The night started with a half hour lesson on basic salsa moves, which was kind of fun until the instructor barked into the mic, "Ladies, rotate!"  My wife had failed to warn me that I would be dancing with about twenty other women during the lesson, the first of which was a foot taller than I am.  My face was directly level with her chest as we clumsily attempted the latest move.

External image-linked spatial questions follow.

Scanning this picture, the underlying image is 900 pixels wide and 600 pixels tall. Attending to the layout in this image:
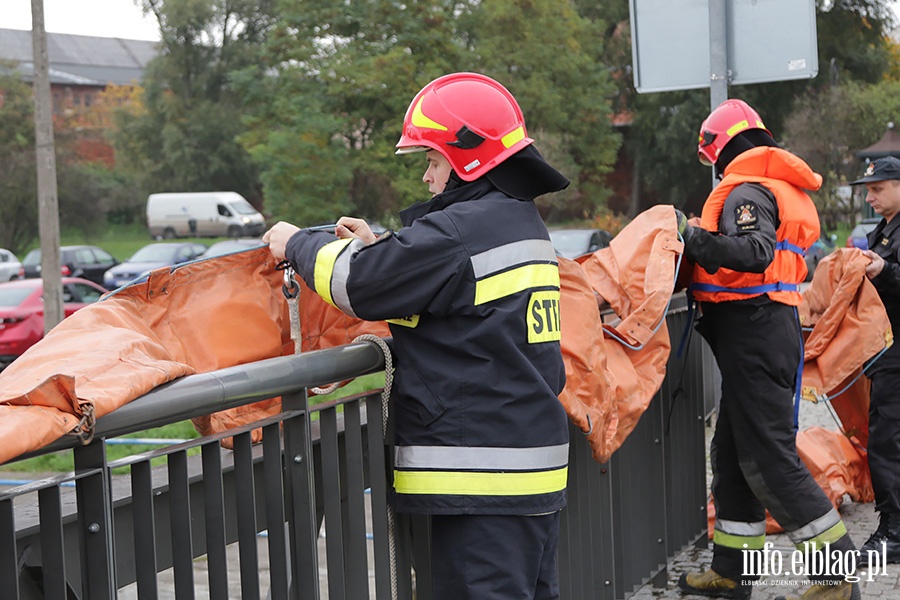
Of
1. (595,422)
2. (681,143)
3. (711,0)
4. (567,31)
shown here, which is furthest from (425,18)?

Nearby, a man in a tight black T-shirt and gold chain swung my wife around like a pitbull with a chewtoy.

Awkward does not begin to describe how I felt.

Which quickly brought to mind something my wife had told me about her time when she first moved to New Jersey.  Her living situation - five strangers as roommates in a Camden neighborhood vastly different from her native Florida - made every day an exercise in awkwardness.  Eventually they came to embrace the awkwardness, and it's something of a mantra that my wife has lived by ever since.  By embracing the awkwardness, they were able to rise above it.

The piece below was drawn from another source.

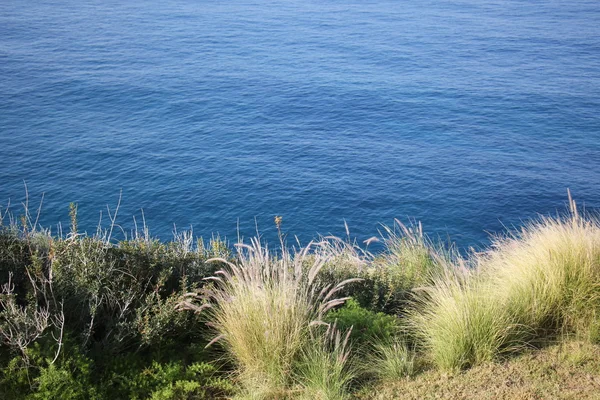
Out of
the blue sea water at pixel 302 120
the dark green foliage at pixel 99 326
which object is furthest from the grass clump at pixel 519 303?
the blue sea water at pixel 302 120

Which brings me to the point of this post.  We're at the end of February, and a lot of people who are training for big spring races are starting to put in those long, hard miles to achieve their goals.  I am not training for a big race at the moment, but my Twitter and Facebook feeds are filled with posts by those who are, and my message to you is this:  Embrace the pain.


Even if you train with others or with a coach, running is ultimately a solitary sport.  Your performance is the only one that matters, and so it's easy to pack it in when things get tough, because no one else is relying on you.  Another runner's success is not dependent on your own success like in the all-or-nothing world of team sports.  But I encourage you again to embrace the pain.

Embrace the cumulative pain.  That exhaustion that you feel after a 70 mile week with a full time job and tending to a family at home.  The mental strain of trying to balance it all appropriately.  The incessant aches of a body being put through the ringer.

Embrace the existential pain.  The crisis of faith that comes with such a ludicrous hobby.  The self doubt and the worry that your time could be better spent.

Embrace the possibility of future pain.  The idea that all you are doing may still not be enough to achieve your goal, and race day may leave you immensely disappointed, should not be enough to deter you from trying in the first place.

Embrace the pain in the small moments.  Every time your alarm clock goes off in the darkest hours of the morning.  Every time you gasp for breath at the end of a 400 meter repeat.  Every time your thighs burn in anguish from a steep hill climb.  Every time you push through the final mile of a long run.  In the heat and humidity.  In the rain.  In the howling wind.  In the ice and snow.

Embrace it.

Because it's easy to forget in the moment that the pain is only temporary, and that it serves a purpose. Invite it in and let it give you strength.  Let it fuel your passion.  You will know that you earned the pain and its subsequent rewards, that even in the absence of a goal achieved, you have built character and strength that will carry you forward in the future and bring you to the next level where all your goals lie.

1 comment:

  1. I love this! There is so much pain involved in race training, but it is temporary and worth every moment!